Understanding moving object behaviors, also known as trajectory semantics, is an important problem that affects many decision making applications. Previous works typically identify such behaviors by using known landmarks, also termed as Regions of Interest (ROIs) (parks, museums, malls, etc.) that are geographically collocated with the trajectory. The main objective of this thesis is to identify trajectory semantics, by looking only at the trajectory data, i.e., without assuming pre-knowledge of ROIs.
We first present a new trajectory behavior, by defining the notion of dwell regions. A region R is a dwell region for a moving object O if, given a threshold distance d and duration t, every point of R remains within distance d of O for at least time t.
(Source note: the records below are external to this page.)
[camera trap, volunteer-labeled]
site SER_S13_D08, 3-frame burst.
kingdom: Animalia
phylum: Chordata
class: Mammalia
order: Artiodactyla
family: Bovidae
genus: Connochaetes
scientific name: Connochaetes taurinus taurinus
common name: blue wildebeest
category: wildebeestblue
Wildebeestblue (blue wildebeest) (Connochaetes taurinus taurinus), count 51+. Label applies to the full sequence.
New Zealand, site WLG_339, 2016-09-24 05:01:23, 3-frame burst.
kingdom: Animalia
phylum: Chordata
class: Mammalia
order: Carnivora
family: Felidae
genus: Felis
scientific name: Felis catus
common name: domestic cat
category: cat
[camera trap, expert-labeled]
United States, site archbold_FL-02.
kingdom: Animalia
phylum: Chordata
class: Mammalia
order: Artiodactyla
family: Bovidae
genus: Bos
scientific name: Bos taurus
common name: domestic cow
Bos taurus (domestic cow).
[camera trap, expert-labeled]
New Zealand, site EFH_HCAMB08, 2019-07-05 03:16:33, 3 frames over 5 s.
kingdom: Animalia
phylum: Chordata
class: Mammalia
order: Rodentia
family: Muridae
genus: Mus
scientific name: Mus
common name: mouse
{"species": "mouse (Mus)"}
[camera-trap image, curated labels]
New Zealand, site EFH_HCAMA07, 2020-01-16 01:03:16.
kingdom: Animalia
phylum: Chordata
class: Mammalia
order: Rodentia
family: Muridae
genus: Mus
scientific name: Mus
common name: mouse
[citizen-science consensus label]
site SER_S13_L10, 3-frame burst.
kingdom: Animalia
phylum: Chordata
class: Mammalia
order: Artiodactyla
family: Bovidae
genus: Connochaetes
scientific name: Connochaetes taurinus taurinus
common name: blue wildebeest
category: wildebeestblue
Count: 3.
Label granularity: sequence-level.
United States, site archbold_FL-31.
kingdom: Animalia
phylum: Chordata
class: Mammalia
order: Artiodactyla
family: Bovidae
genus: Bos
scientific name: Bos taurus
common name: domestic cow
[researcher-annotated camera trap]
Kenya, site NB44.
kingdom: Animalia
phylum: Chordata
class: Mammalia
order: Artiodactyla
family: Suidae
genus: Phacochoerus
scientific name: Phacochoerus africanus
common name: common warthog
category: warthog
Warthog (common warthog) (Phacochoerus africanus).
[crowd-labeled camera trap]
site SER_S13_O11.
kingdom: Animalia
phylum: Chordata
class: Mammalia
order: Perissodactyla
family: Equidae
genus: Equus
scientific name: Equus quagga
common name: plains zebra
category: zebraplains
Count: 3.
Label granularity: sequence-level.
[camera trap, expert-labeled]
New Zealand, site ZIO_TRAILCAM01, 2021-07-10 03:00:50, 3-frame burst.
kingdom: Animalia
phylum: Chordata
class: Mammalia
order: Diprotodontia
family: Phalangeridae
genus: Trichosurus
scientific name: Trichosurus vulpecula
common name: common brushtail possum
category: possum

Clearly, points within R are likely to be of interest to O. We present methods for determining dwell regions for both streaming and archived data. Next, we introduce a novel query that can be used to track conclaves (i.e., secret meetings) of a group of moving object. In this environment we assume only partial observations of the individual object movements, within the context of a local transportation network. This is a realistic assumption due to sparsely-distributed surveillance cameras or lack of observations in general. Given such limited observations we seek to infer the set of all possible conclaves. The third chapter of the thesis addresses ROI identification. An ROI is typically defined as a region where a large number of moving objects remain for at least a given time interval. Previous methods require sequential scanning of the entire dataset to find ROIs when the semantics (number of objects, time duration) change. Here, we propose a novel method based on object density, to efficiently identify ROIs with arbitrary semantics; this method scans the dataset only once.
We also revisit indexing of trajectories using Hilbert curves. Instead of using minimum bounding rectangles we present methods to use Hilbert curves to index trajectory polylines. Our method outperforms the state of the art methods for spatial range queries by two to fifteen times. Even though such transformation does not preserve the Euclidean distance, we show, that our approach can also be used to efficiently answer kNN queries.